After short experimentation I found out the memblock would be very annoying (I've tried to write some sketch code with that in mind and it turned out horrible).

I turns out, the main problem is that people tend to think about malloc()ked memory the same as about stack memory. The key difference is though, that stack memory doesn't have to be managed by hand at all, so it's actually pure. But malloc()ked memory is impure (an "effect" in Scala terms). This distinction shall be also explicit when programming.

In other words, for stack values, it's just one layer (there is no "meta" layer) - one just writes a variable name and all is done automatically - thus one cares only about the value itself and not the "existence" of the value. With heap values, it's two layers (there is a "meta" layer taking care of existence of the value and then the "main" layer is the value itself) - one first interacts with the "meta" layer in the context of the variable and then finally interacts with the value itself and then needs to interact again with the "meta" layer every single time the value shall change it's meta property size and finally on top of that one needs to also interact with the "meta" layer after the value of the variable is not being useful any more.

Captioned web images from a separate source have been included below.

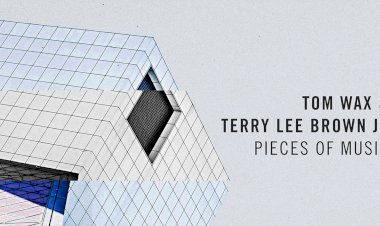 Pieces Of Music LP by Terry Lee Brown Jr. and Tom Wax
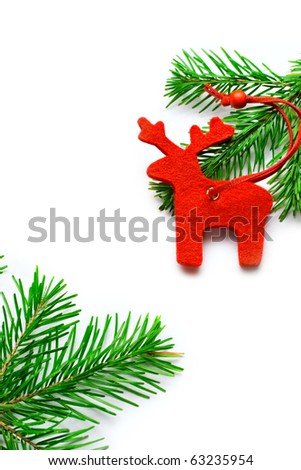 Raindeer and fir isolated on white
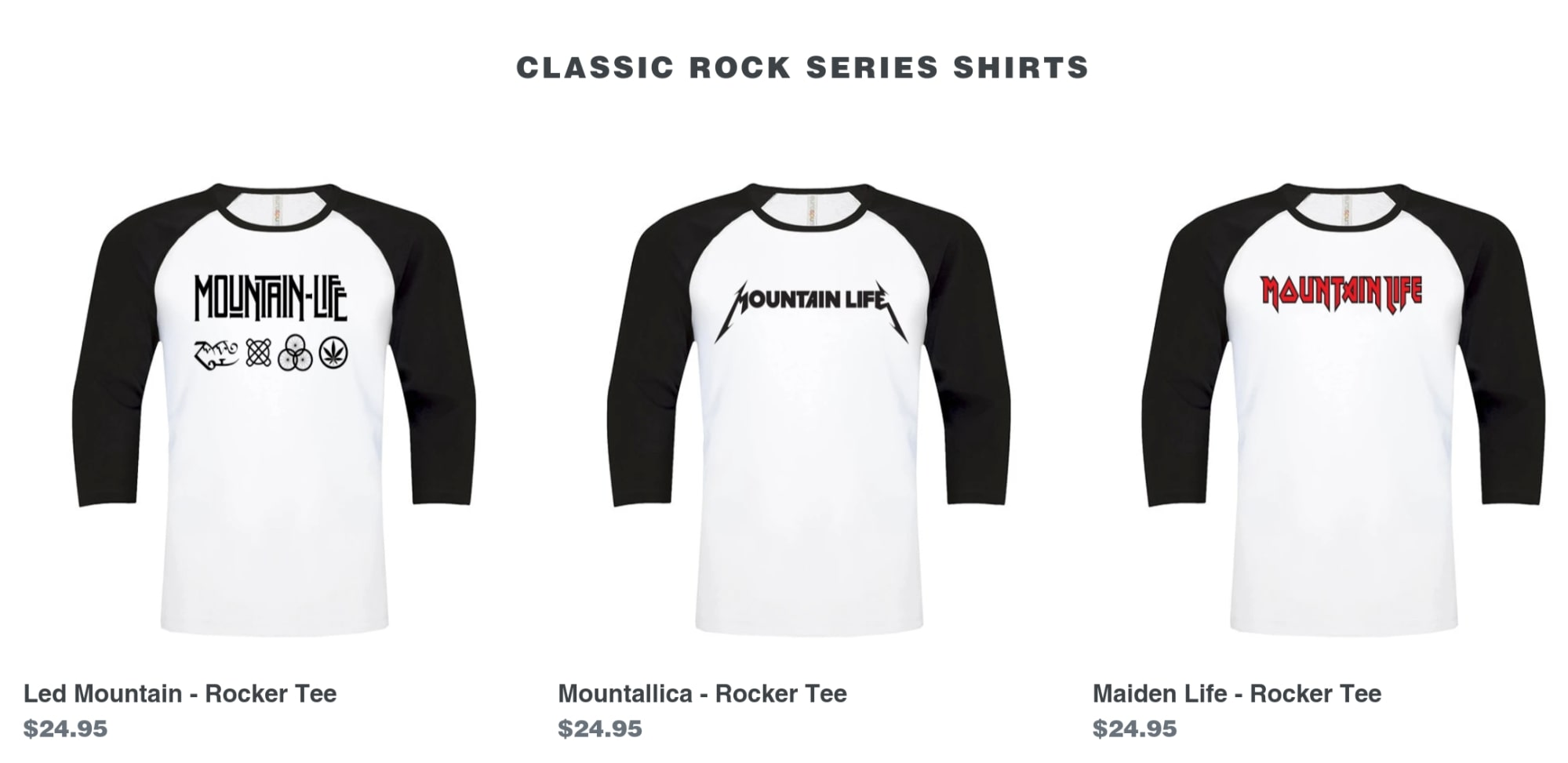 Cue-Flaming-Guitar-Solo-Mountain-Life-T-Shirts-Rock-Series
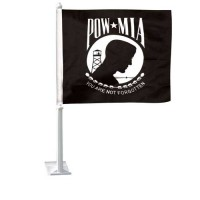 POW-MIA Auto Window Flag Set
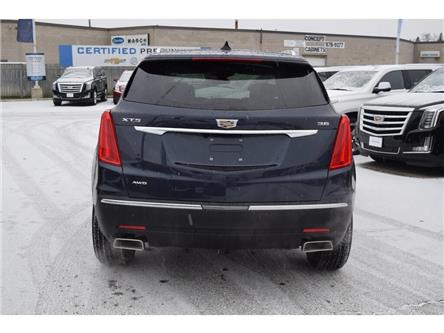 2019 Cadillac XT5 Luxury (Stk: 185265 | DEMO) in Milton - Image 2 of 15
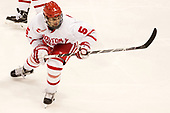 Chad Krys (BU - 5) - The Boston University Terriers tied the visiting Providence College Friars 2-2 on Saturday, December 3, 2016, at Agganis Arena in Boston, Massachusetts.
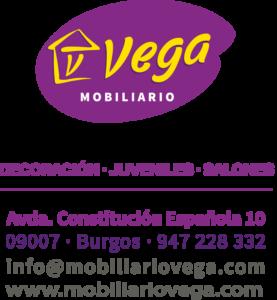 footer-mobiliario-vega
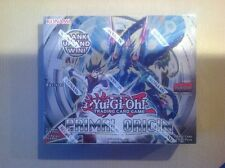 YU-GI-HO PRIMAL ORIGIN. 1ST. EDITION  BUSTER BOX FACT SEALD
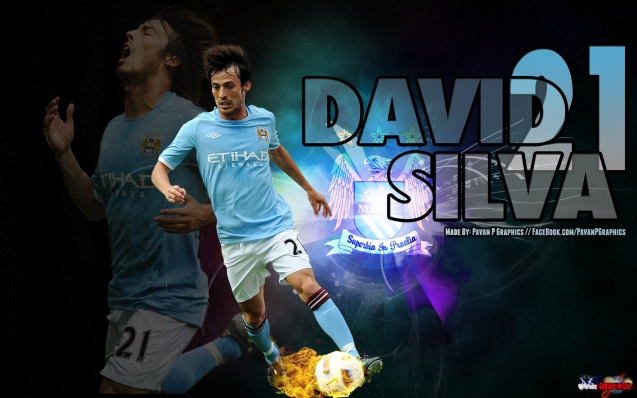 Manchester City David Silver Football Wallpaper
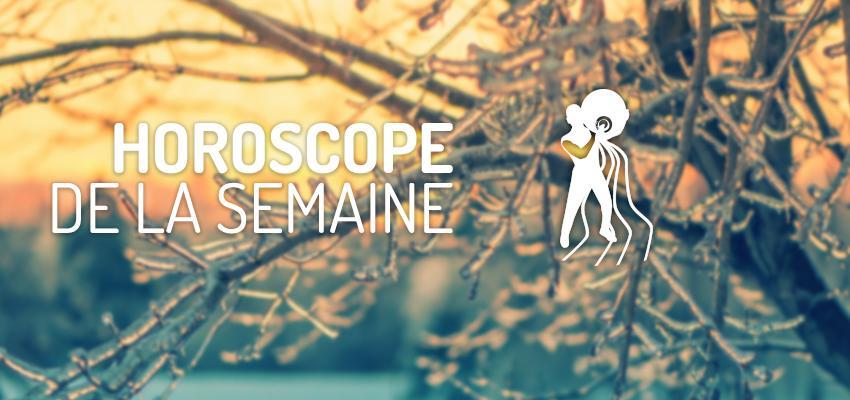Horoscope de la Semaine - Verseau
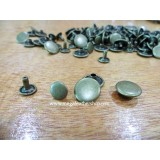 8mm Double Side Taiwan Rivet, Antique Bronze,50 sets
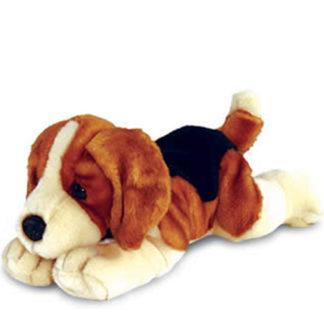 Ultracuki fekvő beagle plüss kiskutya.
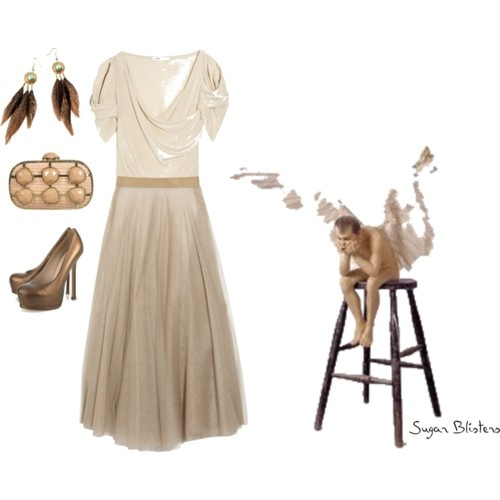 Maje Escadril washed-silk wrap-effect top $210 Chloe silk-tulle skirt $1950 Yves Saint Laurent Tribtoo metallic leather pumps $795 straw box oversize stone bag $80 H&M boho feather earrings in turquoise and brown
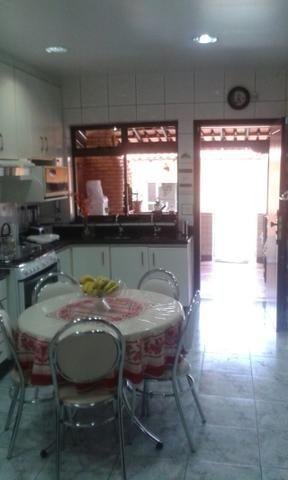 Casa Rua Riachuelo, B. Padre Eustáquio -BH - Foto 9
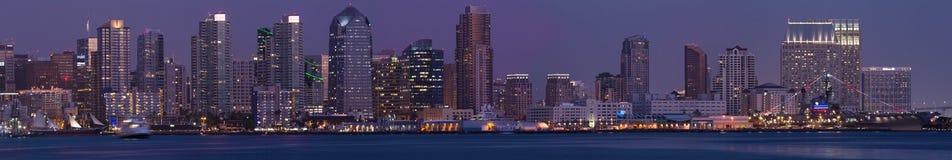 宽全景风景圣地亚哥 免版税图库摄影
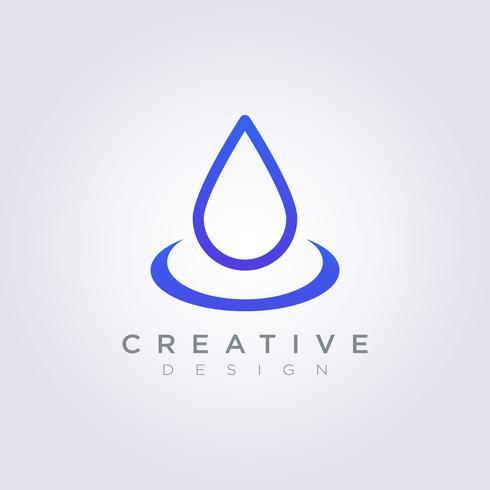 Vatten droppe Vector Illustration Design Clipart Symbol Logo Mall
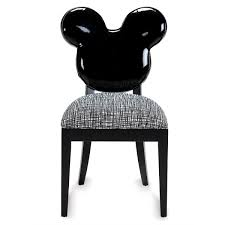 Mickey Mouse Everywhere Chair By Ethan Allen   ShopDisney Ethan Allen Oval Coffee Table Upscale Consignment Barrymore Ding Tables Collectors Classics Elegant Copper Top Round End Like New Room Set Farmington Ct Patch Deacon Square Heron Fniture Archives Page 2 Of 4 Tastefully Inspired Interior And Chairs Furnishings In Tulsa Ok European Paint Finishes Ethan Allen Cocktail Table Delmarva Fniture Rectangular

In yet other words, the culprit seems to be the "assignment" operation in most languages which under the hood does very different things (often pretty convoluted - based on types, context, situation, multithreading/processing, heuristic, etc. the rval is being shallow copied, weakly linked, deep copied, moved, borrowed, etc.) thus totally blurring our perception of the huge difference between stack and heap memory.

My proposal would then be to treat malloc()ked variables the same as stack variables when it comes to their lifetime (i.e. discard when leaving the lexical scope they appeared in). While at the same time make a strict syntactical difference between copying rval to lval and hardlinking rval to lval (thus the ambiguous "assignment" wouldn't exist). copying will be used much more for stack values (because their sizes often fit into HW registers and thus copying them is much faster than "refering" to them) and hardlinking for heap values (because they usually do not fit into HW registers and thus copying them is much slower than "refering" to them).

I've spend now quite some time writing down how it could work, but then I realized I'm more or less describing Nim's ORC and Lobster's GC. Both actually inserting free() automatically at right places in compile time based on an advanced flow analysis. The rest, which is collecting cyclic dependencies (which seems impossible to do in compile time), is being done in runtime. Performance is for vast majority of data structures identical to a manually written C code. Though structures heavy on cyclic references might be slower, but only by a small factor like 0.95x.

Back to the topic - I actually think that lifetime values are important (maybe not necessary though) to make the advanced flow analysis more effective and thus I see lifetime values as on optimization technique.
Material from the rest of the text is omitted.